Но в том-то и все дело, что

«Всякий порядок идей развивается стройно лишь у себя дома, т.е. только там, где он является отражением местного общественного развития. Перенесенный на чужую почву, т.е. в такую страну, общественные отношения которой не имеют с ним ничего общего, он может только прозябать в головах некоторых отдельных лиц или групп, но уже делается неспособным к самостоятельному развитию.

Так именно и было с европейскими идеями, попавшими в Россию. Если они цепенели в нашем мозгу, как бесплодные призраки, то не потому, что в нашей крови было что-нибудь враждебное „совершенствованию“, а потому, что они не встречали у нас благоприятных для их развития общественных условий. Сегодня у нас распространялось и делалось модным такое-то учение по той причине, что где-нибудь на Западе, положим во Франции, оно выдвинуто было на первый план развитием общественной жизни. Завтра оно сменялось другим учением, пришедшим, положим, из Германии, где оно тоже отражало собой борьбу и движение общественных сил. Рассматривая эти смены с исторической точки зрения, можно, конечно, и для них найти достаточную причину во внутренней логике постепенно европеизирующейся русской жизни. Но о формальной логике, о связи и последовательности идей, тут говорить невозможно.

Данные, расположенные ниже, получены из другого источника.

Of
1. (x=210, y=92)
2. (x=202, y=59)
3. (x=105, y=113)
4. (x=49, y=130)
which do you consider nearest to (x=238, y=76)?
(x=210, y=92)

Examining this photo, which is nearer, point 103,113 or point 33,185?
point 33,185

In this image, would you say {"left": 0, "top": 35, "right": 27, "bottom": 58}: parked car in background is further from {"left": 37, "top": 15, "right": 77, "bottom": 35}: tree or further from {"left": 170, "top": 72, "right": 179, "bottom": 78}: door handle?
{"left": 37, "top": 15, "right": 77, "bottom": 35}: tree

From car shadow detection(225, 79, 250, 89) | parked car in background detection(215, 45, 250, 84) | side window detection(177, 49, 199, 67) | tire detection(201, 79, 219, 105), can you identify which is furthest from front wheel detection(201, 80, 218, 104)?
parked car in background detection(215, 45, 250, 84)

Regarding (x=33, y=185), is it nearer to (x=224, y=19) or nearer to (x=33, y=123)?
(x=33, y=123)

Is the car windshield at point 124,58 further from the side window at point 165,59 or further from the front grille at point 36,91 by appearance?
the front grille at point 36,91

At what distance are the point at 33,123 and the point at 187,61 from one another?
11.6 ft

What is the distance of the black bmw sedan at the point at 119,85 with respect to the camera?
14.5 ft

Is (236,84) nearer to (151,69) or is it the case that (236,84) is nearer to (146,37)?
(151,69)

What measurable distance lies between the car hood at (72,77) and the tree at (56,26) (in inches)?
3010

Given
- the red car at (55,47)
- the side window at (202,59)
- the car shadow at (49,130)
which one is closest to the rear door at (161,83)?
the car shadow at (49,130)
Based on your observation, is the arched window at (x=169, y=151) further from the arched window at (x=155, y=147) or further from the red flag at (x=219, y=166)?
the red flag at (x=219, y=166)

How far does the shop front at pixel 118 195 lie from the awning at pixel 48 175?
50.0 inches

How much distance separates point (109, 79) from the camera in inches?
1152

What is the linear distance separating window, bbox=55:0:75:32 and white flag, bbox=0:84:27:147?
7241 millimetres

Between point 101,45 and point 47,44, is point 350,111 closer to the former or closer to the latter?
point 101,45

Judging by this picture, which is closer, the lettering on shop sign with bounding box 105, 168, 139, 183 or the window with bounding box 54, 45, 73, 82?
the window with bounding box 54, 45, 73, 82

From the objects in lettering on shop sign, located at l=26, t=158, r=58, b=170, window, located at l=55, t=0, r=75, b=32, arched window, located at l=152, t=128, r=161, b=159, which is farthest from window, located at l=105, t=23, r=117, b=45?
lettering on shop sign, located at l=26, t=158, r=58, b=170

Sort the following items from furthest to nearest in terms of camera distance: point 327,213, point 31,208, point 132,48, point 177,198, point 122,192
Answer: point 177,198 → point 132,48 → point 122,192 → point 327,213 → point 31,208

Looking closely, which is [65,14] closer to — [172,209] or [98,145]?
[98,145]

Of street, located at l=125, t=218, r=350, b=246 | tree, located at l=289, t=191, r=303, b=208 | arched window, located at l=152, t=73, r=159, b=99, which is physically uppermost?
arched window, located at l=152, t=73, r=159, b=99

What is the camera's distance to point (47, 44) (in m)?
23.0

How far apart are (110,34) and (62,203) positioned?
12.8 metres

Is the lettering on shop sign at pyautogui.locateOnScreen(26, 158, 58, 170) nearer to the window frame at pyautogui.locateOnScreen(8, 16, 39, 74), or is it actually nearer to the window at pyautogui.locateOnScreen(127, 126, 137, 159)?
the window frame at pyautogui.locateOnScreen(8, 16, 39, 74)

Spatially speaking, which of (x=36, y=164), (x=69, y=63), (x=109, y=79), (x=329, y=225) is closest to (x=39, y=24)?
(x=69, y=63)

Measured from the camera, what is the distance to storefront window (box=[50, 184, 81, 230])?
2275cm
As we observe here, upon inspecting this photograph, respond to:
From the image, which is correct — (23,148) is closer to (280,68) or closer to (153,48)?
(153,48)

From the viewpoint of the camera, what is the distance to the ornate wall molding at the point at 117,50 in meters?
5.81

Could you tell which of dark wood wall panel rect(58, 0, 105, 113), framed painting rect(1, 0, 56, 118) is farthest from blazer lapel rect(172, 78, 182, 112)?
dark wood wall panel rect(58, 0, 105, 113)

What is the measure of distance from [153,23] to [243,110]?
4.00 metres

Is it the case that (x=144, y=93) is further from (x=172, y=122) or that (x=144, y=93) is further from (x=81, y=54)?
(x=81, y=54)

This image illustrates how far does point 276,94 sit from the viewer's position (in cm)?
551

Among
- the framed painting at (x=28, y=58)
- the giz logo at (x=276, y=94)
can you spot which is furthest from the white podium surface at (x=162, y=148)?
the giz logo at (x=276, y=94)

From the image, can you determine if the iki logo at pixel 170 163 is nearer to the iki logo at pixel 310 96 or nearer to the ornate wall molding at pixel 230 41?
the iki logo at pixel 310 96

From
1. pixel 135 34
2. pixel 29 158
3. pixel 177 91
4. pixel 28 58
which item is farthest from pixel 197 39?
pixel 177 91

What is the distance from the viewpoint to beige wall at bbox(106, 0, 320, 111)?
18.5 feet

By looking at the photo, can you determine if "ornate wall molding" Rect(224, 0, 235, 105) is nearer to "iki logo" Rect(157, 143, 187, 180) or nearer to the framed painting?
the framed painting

Мы были поверхностными дилетантами, одобрявшими, а потом покидавшими данное учение, не только не исчерпав его во всей его глубине, но даже и не поняв хорошенько, что оно собственно значит» [П: X, 156 – 157].

Когда в тридцатых и сороковых годах наши разночинцы увлекались Гегелем, они в огромной своей части оказывались именно в положении людей, о которых говорит Плеханов.

Самый гениальный из них – В.Г. Белинский – был не в состоянии надлежащим образом понять учение великого философа и сделать из него те выводы, которые делали западноевропейские гегельянцы: оставаясь в области литературных вопросов на высоте тогдашней европейской науки, – в области общественной Белинский быстро сошел на путь утопизма.

Но вопрос был поставлен, и это составляет великую заслугу Белинского.

«Он был именно нашим Моисеем, который если не избавил, то всеми силами старался избавить себя и своих ближних по духу от египетского ига абстрактного идеала. Это – колоссальная, неоцененная заслуга» [П: X, 252].

Это и делает его первым из предшественников Плеханова.

Есть какое-то чрезвычайное сходство между этими двумя корифеями русской общественной мысли, внутреннее родство, которое выразилось, между прочим, и в том, что Г.В. Плеханов до конца своей жизни горячо любил В.Г. Белинского и был восторженным его поклонником.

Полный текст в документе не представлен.